Decision making in groups can be pretty stressful, especially if you are the leader.   How do you get everybody to decide on a direction?  Then how do you comfort and encourage those who do not agree?  I realize that 51% rules in politics, but I would hardly call 51% a mandate.  For the rest of us, especially those of us in church leadership, 51% also tell us that 49% of the people are unhappy.  Asking 49% of the people to just “suck it up and get on with life” is not very pastoral and does not lead to unity.

My goal in every decision making process is to arrive at Acts 15:28, “It seemed good to the Holy Spirit and to us…”

In my experience getting to a place of unity is not accomplished through majority rule decision making.  Unity becomes possible when all voices can be heard and everyone is empowered to stop the process and ask questions.  I will be the first to admit that this is not efficient and making a decision will require compromise from everyone.

In the last couple of months I have seen this process create unity in unexpected places.  Last November I was part of a team that gathered urban leaders from across the country for a consultation in Kansas City.  The leaders at this meeting represented all the political, theological and ethnic diversity that makes up the church.  Just deciding where to eat was going to be difficult.   Our team’s goal was to leave the meeting with a document that everyone could sign.
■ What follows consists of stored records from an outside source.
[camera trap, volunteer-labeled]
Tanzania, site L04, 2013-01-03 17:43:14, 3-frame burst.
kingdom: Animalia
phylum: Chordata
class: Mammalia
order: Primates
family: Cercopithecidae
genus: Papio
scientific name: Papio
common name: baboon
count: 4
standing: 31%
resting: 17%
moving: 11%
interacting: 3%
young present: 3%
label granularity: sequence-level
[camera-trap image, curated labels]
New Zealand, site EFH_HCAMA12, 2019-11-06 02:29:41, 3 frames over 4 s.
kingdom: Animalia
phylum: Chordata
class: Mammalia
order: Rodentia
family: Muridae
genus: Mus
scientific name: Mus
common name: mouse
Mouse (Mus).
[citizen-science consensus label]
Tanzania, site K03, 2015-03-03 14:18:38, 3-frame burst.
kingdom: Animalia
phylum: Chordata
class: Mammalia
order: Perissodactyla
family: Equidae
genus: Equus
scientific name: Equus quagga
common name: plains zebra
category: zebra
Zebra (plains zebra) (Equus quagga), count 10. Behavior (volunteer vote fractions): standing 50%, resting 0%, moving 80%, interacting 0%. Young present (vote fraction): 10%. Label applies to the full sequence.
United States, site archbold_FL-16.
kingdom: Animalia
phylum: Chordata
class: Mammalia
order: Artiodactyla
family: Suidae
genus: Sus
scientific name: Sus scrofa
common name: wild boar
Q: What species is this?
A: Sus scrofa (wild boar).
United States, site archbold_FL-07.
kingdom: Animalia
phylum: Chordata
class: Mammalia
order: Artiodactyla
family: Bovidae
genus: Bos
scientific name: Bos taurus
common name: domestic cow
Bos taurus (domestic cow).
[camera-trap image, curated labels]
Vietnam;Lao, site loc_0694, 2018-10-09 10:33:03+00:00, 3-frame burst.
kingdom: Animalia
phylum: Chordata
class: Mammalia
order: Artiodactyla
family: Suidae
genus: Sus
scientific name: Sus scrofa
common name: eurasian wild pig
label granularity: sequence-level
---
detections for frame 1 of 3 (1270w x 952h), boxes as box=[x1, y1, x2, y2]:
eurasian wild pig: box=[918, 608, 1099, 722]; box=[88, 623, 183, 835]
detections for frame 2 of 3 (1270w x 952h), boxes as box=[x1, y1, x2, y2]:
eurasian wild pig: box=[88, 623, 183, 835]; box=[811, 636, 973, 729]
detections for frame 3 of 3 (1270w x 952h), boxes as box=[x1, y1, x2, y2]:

Last week I was part of a team interviewing candidates for a DOOR City Director.  After completing the interviews, we took a quick vote to see where people were at.  I was hoping that everyone was on the same page and the decision of who to hire would be quick and easy.  This was not the case.  The board was evenly divided.  This meant I could cast the deciding vote and the losers would just have to “suck it up.”  In a rare moment of clarity I did not choose this option.  Instead we moved into a consensus process, allowing everyone to express their opinions and ask questions.   This was not an easy process.

In both cases we were ultimately able to enjoy an Acts 15:28 moment.  There is a signed document and a new city director.  This did not happen because everyone got their way (consensus requires compromise), but because we created a space where everyone had an equal voice.  In doing this we arrived at a place where everyone could be comfortable with what was written and decided.